═════ Data for processing ═════

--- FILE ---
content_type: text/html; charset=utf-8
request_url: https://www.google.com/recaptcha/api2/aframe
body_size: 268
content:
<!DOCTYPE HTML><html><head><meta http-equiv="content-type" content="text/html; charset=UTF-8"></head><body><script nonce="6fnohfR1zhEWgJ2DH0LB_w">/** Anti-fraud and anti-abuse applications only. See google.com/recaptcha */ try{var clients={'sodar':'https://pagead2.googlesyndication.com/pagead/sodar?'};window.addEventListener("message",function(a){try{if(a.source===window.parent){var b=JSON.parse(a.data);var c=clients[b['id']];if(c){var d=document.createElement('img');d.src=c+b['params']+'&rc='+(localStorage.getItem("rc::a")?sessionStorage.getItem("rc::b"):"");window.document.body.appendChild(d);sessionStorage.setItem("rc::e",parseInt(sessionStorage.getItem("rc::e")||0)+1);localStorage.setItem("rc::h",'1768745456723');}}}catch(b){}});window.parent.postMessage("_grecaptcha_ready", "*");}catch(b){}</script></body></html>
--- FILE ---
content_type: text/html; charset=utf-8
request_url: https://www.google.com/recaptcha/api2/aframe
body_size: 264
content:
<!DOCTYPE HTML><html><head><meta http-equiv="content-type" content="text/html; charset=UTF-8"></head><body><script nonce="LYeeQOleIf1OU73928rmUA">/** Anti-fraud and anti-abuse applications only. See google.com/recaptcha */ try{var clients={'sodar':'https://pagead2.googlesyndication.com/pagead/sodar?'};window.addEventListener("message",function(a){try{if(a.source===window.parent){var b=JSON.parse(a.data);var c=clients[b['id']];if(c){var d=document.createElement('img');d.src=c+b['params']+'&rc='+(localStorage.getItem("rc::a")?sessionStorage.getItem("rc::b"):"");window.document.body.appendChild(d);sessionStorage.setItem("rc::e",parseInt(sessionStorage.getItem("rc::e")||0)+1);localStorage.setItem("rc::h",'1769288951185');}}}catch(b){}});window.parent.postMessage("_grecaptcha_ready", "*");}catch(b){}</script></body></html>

═════

:: Problem to work on ::
From the first line to the last, reproduce the data above exactly.

:: Answer space ::
--- FILE ---
content_type: text/html; charset=utf-8
request_url: https://www.google.com/recaptcha/api2/aframe
body_size: 268
content:
<!DOCTYPE HTML><html><head><meta http-equiv="content-type" content="text/html; charset=UTF-8"></head><body><script nonce="6fnohfR1zhEWgJ2DH0LB_w">/** Anti-fraud and anti-abuse applications only. See google.com/recaptcha */ try{var clients={'sodar':'https://pagead2.googlesyndication.com/pagead/sodar?'};window.addEventListener("message",function(a){try{if(a.source===window.parent){var b=JSON.parse(a.data);var c=clients[b['id']];if(c){var d=document.createElement('img');d.src=c+b['params']+'&rc='+(localStorage.getItem("rc::a")?sessionStorage.getItem("rc::b"):"");window.document.body.appendChild(d);sessionStorage.setItem("rc::e",parseInt(sessionStorage.getItem("rc::e")||0)+1);localStorage.setItem("rc::h",'1768745456723');}}}catch(b){}});window.parent.postMessage("_grecaptcha_ready", "*");}catch(b){}</script></body></html>
--- FILE ---
content_type: text/html; charset=utf-8
request_url: https://www.google.com/recaptcha/api2/aframe
body_size: 264
content:
<!DOCTYPE HTML><html><head><meta http-equiv="content-type" content="text/html; charset=UTF-8"></head><body><script nonce="LYeeQOleIf1OU73928rmUA">/** Anti-fraud and anti-abuse applications only. See google.com/recaptcha */ try{var clients={'sodar':'https://pagead2.googlesyndication.com/pagead/sodar?'};window.addEventListener("message",function(a){try{if(a.source===window.parent){var b=JSON.parse(a.data);var c=clients[b['id']];if(c){var d=document.createElement('img');d.src=c+b['params']+'&rc='+(localStorage.getItem("rc::a")?sessionStorage.getItem("rc::b"):"");window.document.body.appendChild(d);sessionStorage.setItem("rc::e",parseInt(sessionStorage.getItem("rc::e")||0)+1);localStorage.setItem("rc::h",'1769288951185');}}}catch(b){}});window.parent.postMessage("_grecaptcha_ready", "*");}catch(b){}</script></body></html>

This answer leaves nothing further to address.